Lawsuit promised over 'nine-digit' nuclear tax

18 July 2011

The utility EnBW has announced that it will sue the German government over its unique nuclear fuel tax, while another nuclear utility is talking with Gazprom as a strategic partner for new power plants. 

 

Philippsburg (Image: EnBW)
Phillipsburg: Refuelling the single reactor in operation has cost EnBW over €100 million extra thanks to a nuclear tax
EnBW said that it has now completed its tax return and filed it with the proper authorities. Having refuelled the 1392 MWe Phillipsburg 2 reactor, calculations show the tax on nuclear fuel rods will cost it "a nine-digit figure every year" - over €100 million ($140 million).

 

"Having reviewed the matter in detail and considered it extensively, EnKK [the firm's subsidiary responsible for nuclear operation] has now reached the conclusion that it is time to take legal action. This decision was based on both constitutional law and European law considerations."

 

The company says the tax of €145 ($203) on every gram of uranium or plutonium fuel goes against the explicit wording of the 2001 'energy consensus' that brought in the phase-out of nuclear power. "The federal government had undertaken with regard to the nuclear operators not to take any unilateral measures against nuclear power," said EnBW, noting this applies to tax law.

 

"Besides these constitutional law aspects of unlawful invasion of property rights and freedom of occupation, EnBW further has serious doubts as to the compliance of the act with European law, as it is not based on either the Excise Directive or the Energy Tax Directive."

 

Power prices

According to the latest EU figures (from April), Germany has the second highest prices for domestic electricity, at €0.2588 per kWh.

Only Denmark has more expensive power, at €0.2864, while in third position comes Austria at €0.2029 per kWh.

The average across the EU's 27 member states is €0.1688 per kWh.

Observers eagerly await events as nuclear generators EnBW, EOn and RWE, as well as Vattenfall - owned by the Swedish state - take aim on Chancellor Angela Merkel's hasty new nuclear policy.
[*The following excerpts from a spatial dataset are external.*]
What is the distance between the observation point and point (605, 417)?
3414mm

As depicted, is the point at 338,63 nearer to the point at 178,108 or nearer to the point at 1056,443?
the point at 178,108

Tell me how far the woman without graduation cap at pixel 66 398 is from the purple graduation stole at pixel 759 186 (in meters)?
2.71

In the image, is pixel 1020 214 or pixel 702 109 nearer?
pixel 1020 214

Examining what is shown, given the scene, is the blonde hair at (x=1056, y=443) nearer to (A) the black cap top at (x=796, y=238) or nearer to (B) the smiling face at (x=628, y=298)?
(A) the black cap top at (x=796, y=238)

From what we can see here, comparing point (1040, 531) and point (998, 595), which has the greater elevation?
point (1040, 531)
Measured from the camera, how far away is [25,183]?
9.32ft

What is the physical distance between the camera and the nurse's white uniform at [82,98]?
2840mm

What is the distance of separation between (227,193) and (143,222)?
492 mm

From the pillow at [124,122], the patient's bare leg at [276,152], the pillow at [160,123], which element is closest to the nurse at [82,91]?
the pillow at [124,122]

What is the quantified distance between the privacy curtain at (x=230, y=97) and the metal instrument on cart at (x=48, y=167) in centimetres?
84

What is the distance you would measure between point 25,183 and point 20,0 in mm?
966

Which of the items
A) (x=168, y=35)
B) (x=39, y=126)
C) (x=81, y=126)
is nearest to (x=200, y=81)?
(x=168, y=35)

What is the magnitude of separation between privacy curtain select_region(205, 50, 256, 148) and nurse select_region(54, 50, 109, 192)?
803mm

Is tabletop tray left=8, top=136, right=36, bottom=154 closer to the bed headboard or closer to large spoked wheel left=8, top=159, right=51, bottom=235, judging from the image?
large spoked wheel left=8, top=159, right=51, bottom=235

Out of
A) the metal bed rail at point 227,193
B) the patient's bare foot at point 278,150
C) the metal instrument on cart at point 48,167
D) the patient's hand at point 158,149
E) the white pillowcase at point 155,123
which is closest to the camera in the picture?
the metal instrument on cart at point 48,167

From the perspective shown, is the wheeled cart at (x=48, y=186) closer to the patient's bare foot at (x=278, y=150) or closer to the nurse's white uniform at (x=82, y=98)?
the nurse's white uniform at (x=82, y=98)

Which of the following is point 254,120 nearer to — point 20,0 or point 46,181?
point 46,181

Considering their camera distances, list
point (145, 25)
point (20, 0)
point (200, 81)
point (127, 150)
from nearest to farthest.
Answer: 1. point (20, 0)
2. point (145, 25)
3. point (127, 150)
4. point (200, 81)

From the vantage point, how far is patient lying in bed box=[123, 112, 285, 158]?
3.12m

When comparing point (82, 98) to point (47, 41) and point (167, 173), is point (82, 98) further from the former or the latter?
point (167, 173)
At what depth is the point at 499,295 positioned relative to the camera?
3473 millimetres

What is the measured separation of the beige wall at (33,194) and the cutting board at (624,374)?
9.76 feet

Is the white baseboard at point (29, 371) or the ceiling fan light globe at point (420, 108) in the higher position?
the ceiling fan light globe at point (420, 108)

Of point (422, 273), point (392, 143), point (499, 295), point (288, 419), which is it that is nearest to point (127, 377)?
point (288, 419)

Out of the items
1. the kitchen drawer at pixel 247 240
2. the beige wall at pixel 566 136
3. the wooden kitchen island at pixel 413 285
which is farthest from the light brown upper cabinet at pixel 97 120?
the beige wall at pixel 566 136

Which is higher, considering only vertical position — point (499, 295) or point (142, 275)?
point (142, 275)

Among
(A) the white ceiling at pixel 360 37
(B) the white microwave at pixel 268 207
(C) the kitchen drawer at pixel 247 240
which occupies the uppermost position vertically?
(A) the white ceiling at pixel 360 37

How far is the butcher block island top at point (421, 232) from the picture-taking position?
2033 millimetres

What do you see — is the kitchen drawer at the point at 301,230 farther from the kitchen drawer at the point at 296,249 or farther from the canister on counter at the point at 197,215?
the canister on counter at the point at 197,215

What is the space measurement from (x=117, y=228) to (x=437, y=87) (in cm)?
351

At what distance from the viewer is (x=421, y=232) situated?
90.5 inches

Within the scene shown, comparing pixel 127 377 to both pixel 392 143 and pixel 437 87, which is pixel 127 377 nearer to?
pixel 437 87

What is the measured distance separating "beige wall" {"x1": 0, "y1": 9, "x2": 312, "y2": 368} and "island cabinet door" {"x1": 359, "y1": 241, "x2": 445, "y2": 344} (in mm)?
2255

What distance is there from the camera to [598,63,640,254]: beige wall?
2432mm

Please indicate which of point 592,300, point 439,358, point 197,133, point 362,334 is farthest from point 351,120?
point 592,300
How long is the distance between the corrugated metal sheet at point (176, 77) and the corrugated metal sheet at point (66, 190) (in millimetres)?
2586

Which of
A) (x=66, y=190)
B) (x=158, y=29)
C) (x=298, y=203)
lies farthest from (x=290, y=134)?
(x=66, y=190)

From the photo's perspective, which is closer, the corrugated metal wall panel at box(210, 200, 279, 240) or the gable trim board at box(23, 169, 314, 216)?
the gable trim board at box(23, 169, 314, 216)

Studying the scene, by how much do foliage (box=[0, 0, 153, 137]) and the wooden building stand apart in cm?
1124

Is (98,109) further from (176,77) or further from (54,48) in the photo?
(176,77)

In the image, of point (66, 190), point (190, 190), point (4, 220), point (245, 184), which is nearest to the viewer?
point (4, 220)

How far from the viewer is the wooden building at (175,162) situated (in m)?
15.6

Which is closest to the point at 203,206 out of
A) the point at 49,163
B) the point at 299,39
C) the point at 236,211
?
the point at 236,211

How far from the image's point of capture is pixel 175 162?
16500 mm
She was elected with a mandate to amend the 2001 phase-out rules and allow nuclear reactors over 12 years more operation, with the nuclear tax a negotiated part of the deal. This was approved by the Bundestag, but the Fukushima accident saw Merkel simply reverse the new deal - nevertheless keeping the tax.

 

Another legal issue stems from the order to shut down eight older reactors, which effectively robbed the operators of the generation allowances they had been allocated. These eight units account for about 10% of German power production with a market value of over €1.0-2.6 billion ($1.4-$3.6 billion) per year. Vattenfall has already said that the sudden shutdown of the Brunsbüttel and Krummel nuclear power plants would impact its yearly results by SEK10 billion ($1.5 billion).

 

Gas a strategic imperative 

 

Having lost the Biblis-B nuclear power plant to the shutdown order, and with 'life extensions' for its Gundremmingen and Emsland plants cancelled, the utility RWE has turned to Gazprom as a strategic partner.

 

The Russian state gas export firm completed a memorandum of understanding with RWE last week for three months of  negotiations on a possible joint venture to build gas-fired power plants to serve Belgium, Germany, Luxembourg and the UK.

 

"The power industry is one of the priorities of Gazprom in Europe," said the firm's CEO, Alexey Miller. "In light of recent decisions by the German government to reduce their nuclear power programs, we see good prospects for the construction of new modern gas-fired power plants in Germany."